10 anos de Casamento Homoafetivo

10 anos de Casamento Homoafetivo

6/5/2020, 7:00:00 AM
casamento homoafetivo

O que mudou na última década?

Há 10 anos Portugal deu um passo importantíssimo na luta pela igualdade. A 5 de Junho de 2010 entrou em vigor a lei que permite a duas pessoas do mesmo género confirmarem a sua união legalmente, através do casamento. Este foi o primeiro grande passo, quais se seguiram?

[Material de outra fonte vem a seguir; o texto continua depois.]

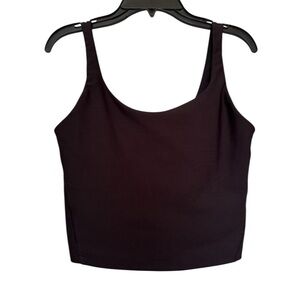 Old Navy Black‎ Cropped tank S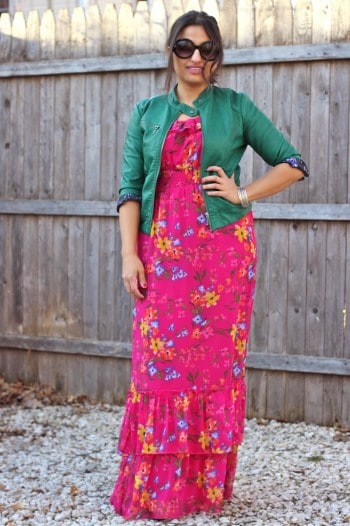 فساتين طويلة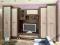 Meblościanka    DUE!!! ARSYL-MEBLE tanio. Promocja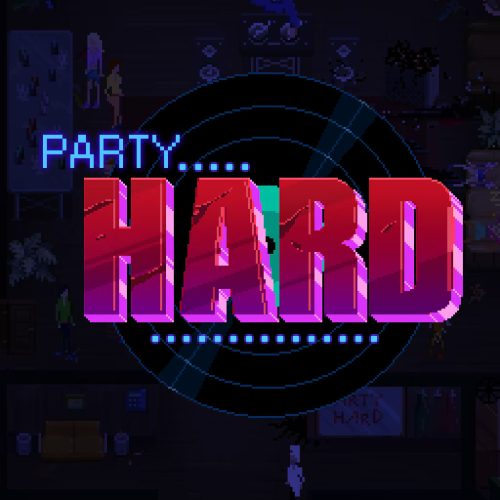 Party Hard PC Steam játék
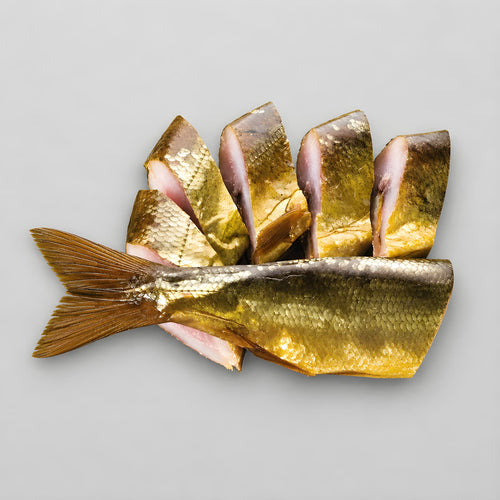 Cold Smoked "Omul" from Siberia, Lake Biakal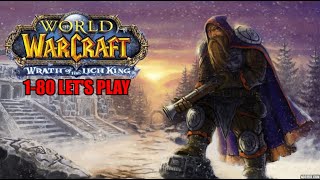 Wrath of The Lich King Classic 1-80 Let&#39;s Play - Episode 2 - Buffa Explores Westfall!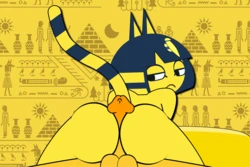 [Minus8] Ankha (Animal Crossing)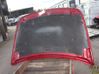 Engine bonnet/hood 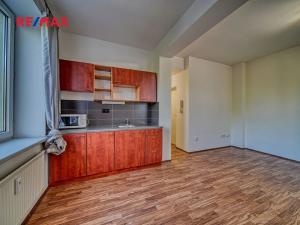 Pronájem bytu 1+kk, Poděbrady, Tyršova, 23 m2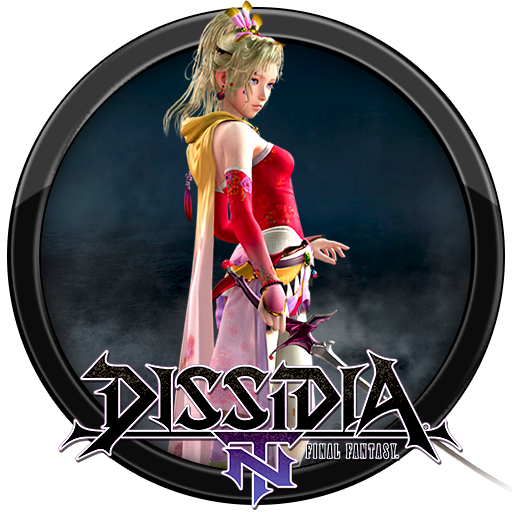 Dissidia Final Fantasy NT Icon v15 by andonovmarko on DeviantArt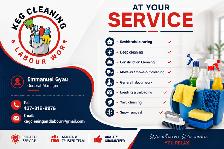 Looking for General Cleaning & Labour Work or Contract - Photo 4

Foram precisos 6 anos para voltarmos a ver progressos. Depois de muito debate e inclusivamente um veto de um presidente conservador, em 2016 a lei Portuguesa deu a oportunidade a casais homoafetivos de adoptarem. A legalidade da adopção por casais do mesmo género é uma conquista, não só na defesa dos direitos da comunidade LGBTQI+, mas também na protecção dos direitos de tantas crianças, que desta maneira puderam ter melhores condições familiares. 

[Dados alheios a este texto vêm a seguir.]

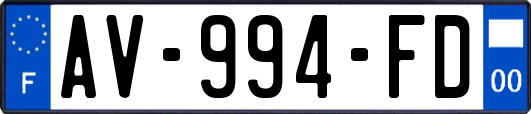 AV-994-FD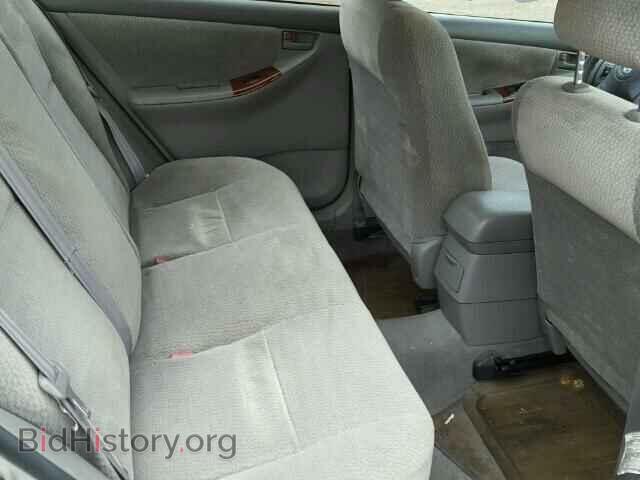 2003 TOYOTA COROLLA - VIN: JTDBR32E630013073 - Фото 6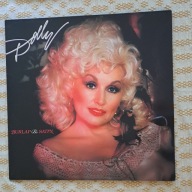 Dolly Parton - Burlap & Satin - 1983 NL [NM/NM/NM] SM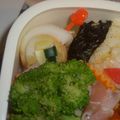 井澤綾華（井澤農園）'s cooksnap of when they made お弁当に★ぐるぐる　ちくわ巻き★.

Quanto aos direitos das pessoas trans, apenas em 2018, e mais uma vez sendo alvo de veto por parte do presidente atual, foi aprovada a lei de mudança de género baseada na auto-determinação. Apesar de haver progressos, a demora na aprovação desta dei prova como a comunidade trans e também a comunidade intersexo aparentam continuar a ser aquelas menos ouvidas.

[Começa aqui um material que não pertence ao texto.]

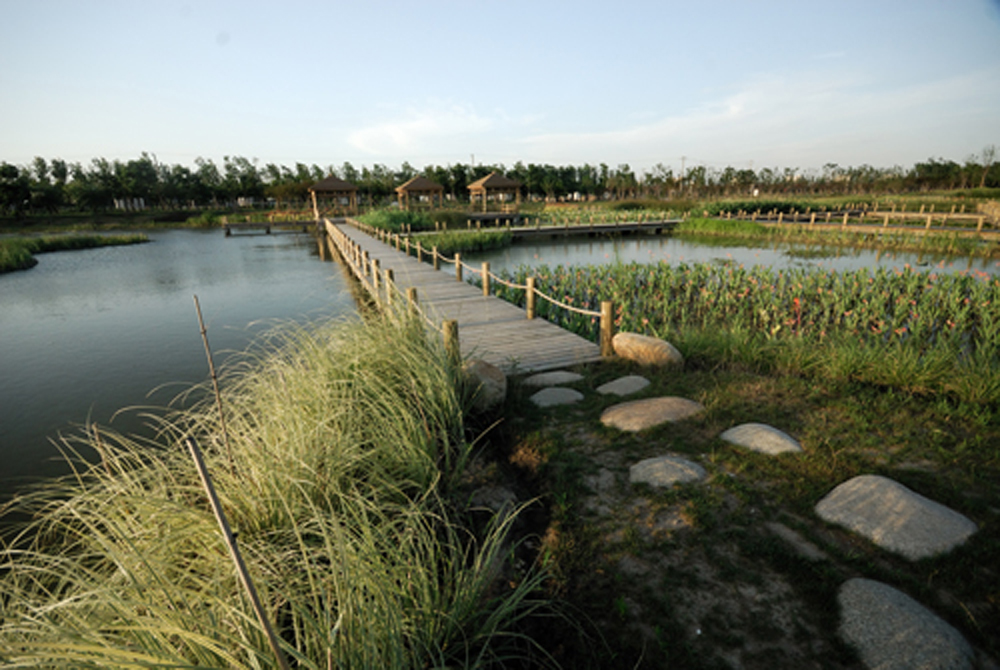贵阳花溪湿地公园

Estes últimos 10 anos concederam-nos direitos que deviam ser nossos sem questionamento. Portugal tem vindo a percorrer um caminho de lento progresso, em que a lei muitas vezes demonstra estar mais à frente que a mentalidade. Hoje celebramos a conquista do direito a casar, por parte de casais que simplesmente se amam. Amanhã a luta continua, pela proibição da terapia de conversão, pela protecção dos casais do mesmo género de serem agredidos nas ruas, pela educação dos conceitos de identidade de género nas escolas, pela aceitação de doadores de sangue homossexuais, pela Lara Crespo e tantas outras pessoas activistas que sucumbiram às pressões de uma sociedade que demonstra estar atrás do seu tempo.

O Volt Portugal junta-se com orgulho a este mês de Junho que, com lutas e celebrações, continua a marchar pela igualdade. 

Em particular, juntamo-nos a todas as organizações que trabalham nesta altura difícil pela ajuda a pessoas da comunidade LGBTIQ+, como a Marcha do Orgulho LGBT do Porto, a  primeira Marcha LGBTIQ+ de Santarém e tantas outras. Aplaudimos ainda iniciativas como a da Marcha do Orgulho LGBTI+ de Lisboa que este ano se transformou numa rede de apoio à comunidade, na qual já muitos de nós se inscreveram

Nem menos nem mais, só nos contentaremos com direitos iguais.